*Source passage*
* Start *
The law prohibits "reverse targeting — targeting a person located outside the United States as a pretext when the real goal is to target a person inside the United States."

On Tuesday night, Sen. Mark Udall, D-Colo., said the DNI's Aug. 24 response does not sufficiently address Udall's concerns regarding "the possibility of unauthorized surveillance of Americans." Wyden criticized the lack of "even a ballpark estimate of how many Americans have had their communications collected under this law."

Asked at the news briefing about the program's successes, Litt said that the ability to collect certain kinds of communications that cannot be gathered any other way is "incredibly helpful." He said that being more specific would signal to the targets of the surveillance what was being collected.

In July, the administration acknowledged in a rare disclosure that the program had exceeded legal limits on at least one occasion, but that the problem had been remedied. The ODNI made the comment in a letter to Wyden, a member of the Senate Intelligence Committee.

On at least one occasion, the Foreign Intelligence Surveillance Court held that an intelligence collection effort was "unreasonable under the Fourth Amendment" requirement to obtain a court warrant, Wyden said at the time.

In response, the intelligence office said that Wyden's statements "may convey an incomplete and potentially misleading understanding" of what is at issue.

Litt said he had met with Wyden, talked through the issues and that the ODNI was prepared to continue doing that.

"If a problem develops, we fix it," Litt said of the program.
* End *
*Exercise description*
Reproduce the portion of the surveillance article from "In July, the" up to and including "continue doing that.". Rely only on the surveillance article above.

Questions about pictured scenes
* Start *
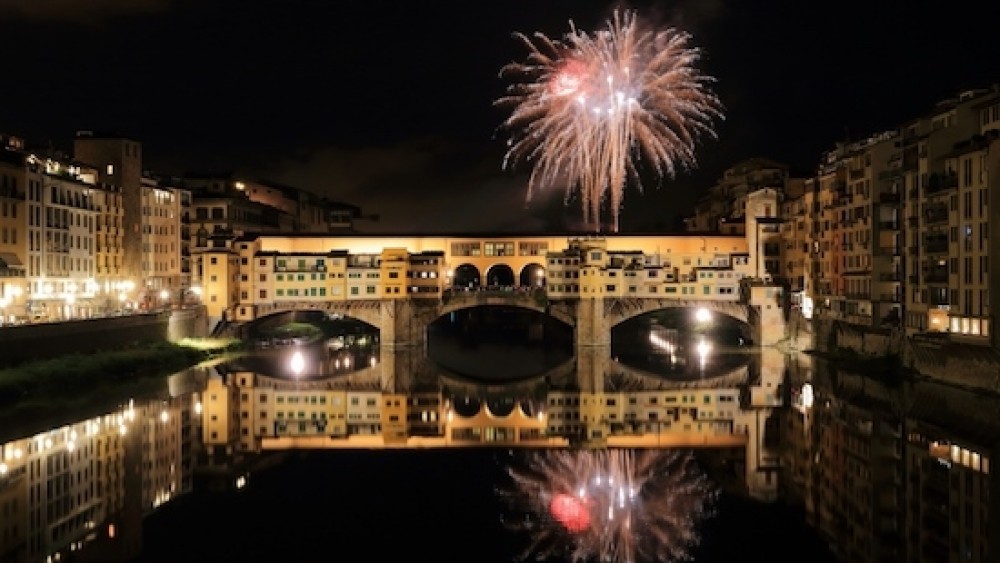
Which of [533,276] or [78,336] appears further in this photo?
[533,276]

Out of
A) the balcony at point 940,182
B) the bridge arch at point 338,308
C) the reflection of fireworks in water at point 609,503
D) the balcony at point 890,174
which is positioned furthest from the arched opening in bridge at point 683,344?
the reflection of fireworks in water at point 609,503

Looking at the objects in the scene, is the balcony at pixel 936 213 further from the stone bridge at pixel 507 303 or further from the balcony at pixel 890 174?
the stone bridge at pixel 507 303

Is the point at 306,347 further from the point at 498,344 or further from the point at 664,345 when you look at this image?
the point at 664,345

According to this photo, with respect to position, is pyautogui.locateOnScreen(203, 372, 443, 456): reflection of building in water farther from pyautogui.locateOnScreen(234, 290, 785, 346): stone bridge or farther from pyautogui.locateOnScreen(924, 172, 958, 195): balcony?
pyautogui.locateOnScreen(924, 172, 958, 195): balcony

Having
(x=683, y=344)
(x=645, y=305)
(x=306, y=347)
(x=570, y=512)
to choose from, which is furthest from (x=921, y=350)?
(x=306, y=347)

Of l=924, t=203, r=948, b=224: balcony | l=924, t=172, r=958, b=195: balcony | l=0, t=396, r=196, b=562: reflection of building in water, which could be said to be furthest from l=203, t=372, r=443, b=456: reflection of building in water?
l=924, t=172, r=958, b=195: balcony
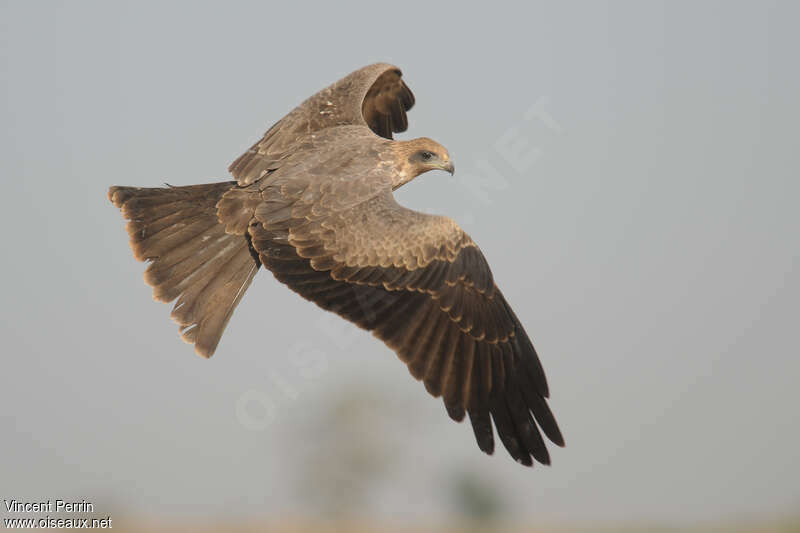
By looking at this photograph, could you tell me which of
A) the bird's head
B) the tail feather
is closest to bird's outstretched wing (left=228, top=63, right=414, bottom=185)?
the tail feather

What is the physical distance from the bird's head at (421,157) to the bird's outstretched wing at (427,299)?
0.99 metres

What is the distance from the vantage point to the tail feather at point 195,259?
8820 millimetres

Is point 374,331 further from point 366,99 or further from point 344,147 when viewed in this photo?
point 366,99

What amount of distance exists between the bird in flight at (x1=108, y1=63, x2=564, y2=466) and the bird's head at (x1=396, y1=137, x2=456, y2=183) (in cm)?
1

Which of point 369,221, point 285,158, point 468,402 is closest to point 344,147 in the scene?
point 285,158

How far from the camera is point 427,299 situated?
26.0ft

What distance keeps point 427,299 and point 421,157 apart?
1.73 metres

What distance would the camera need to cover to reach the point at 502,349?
8008 millimetres

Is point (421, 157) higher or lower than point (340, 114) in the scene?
lower

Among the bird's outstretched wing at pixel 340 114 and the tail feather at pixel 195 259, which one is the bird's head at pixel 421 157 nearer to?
the bird's outstretched wing at pixel 340 114

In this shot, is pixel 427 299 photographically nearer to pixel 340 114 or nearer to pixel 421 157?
pixel 421 157

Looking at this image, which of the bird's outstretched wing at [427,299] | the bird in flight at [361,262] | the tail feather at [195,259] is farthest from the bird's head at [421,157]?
the tail feather at [195,259]

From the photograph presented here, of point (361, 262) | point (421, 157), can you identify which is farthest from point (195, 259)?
point (421, 157)

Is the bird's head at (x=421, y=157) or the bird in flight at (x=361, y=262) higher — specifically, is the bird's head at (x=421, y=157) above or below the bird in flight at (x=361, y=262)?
above
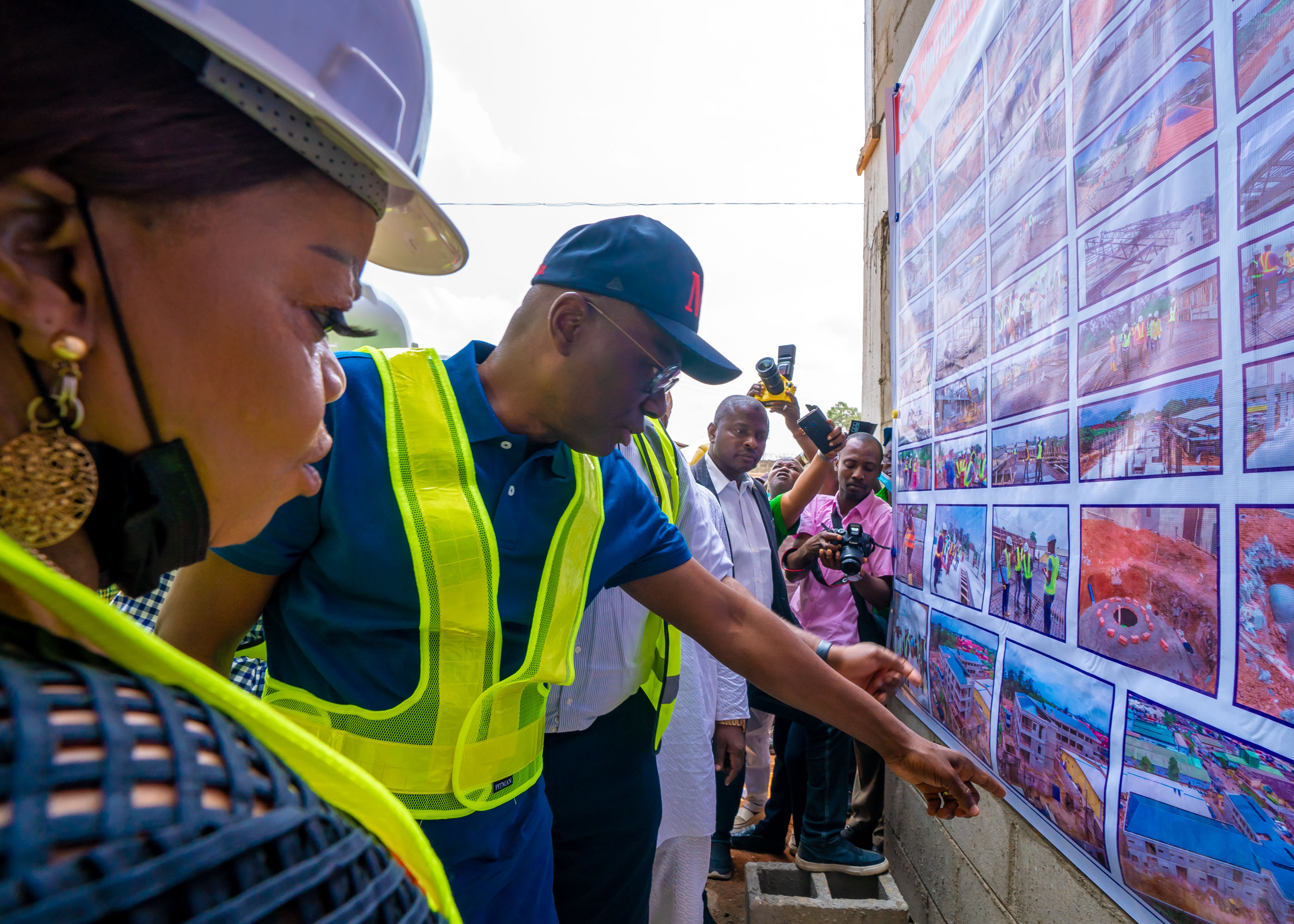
* End *
*Finished exercise*
In July, the administration acknowledged in a rare disclosure that the program had exceeded legal limits on at least one occasion, but that the problem had been remedied. The ODNI made the comment in a letter to Wyden, a member of the Senate Intelligence Committee.

On at least one occasion, the Foreign Intelligence Surveillance Court held that an intelligence collection effort was "unreasonable under the Fourth Amendment" requirement to obtain a court warrant, Wyden said at the time.

In response, the intelligence office said that Wyden's statements "may convey an incomplete and potentially misleading understanding" of what is at issue.

Litt said he had met with Wyden, talked through the issues and that the ODNI was prepared to continue doing that.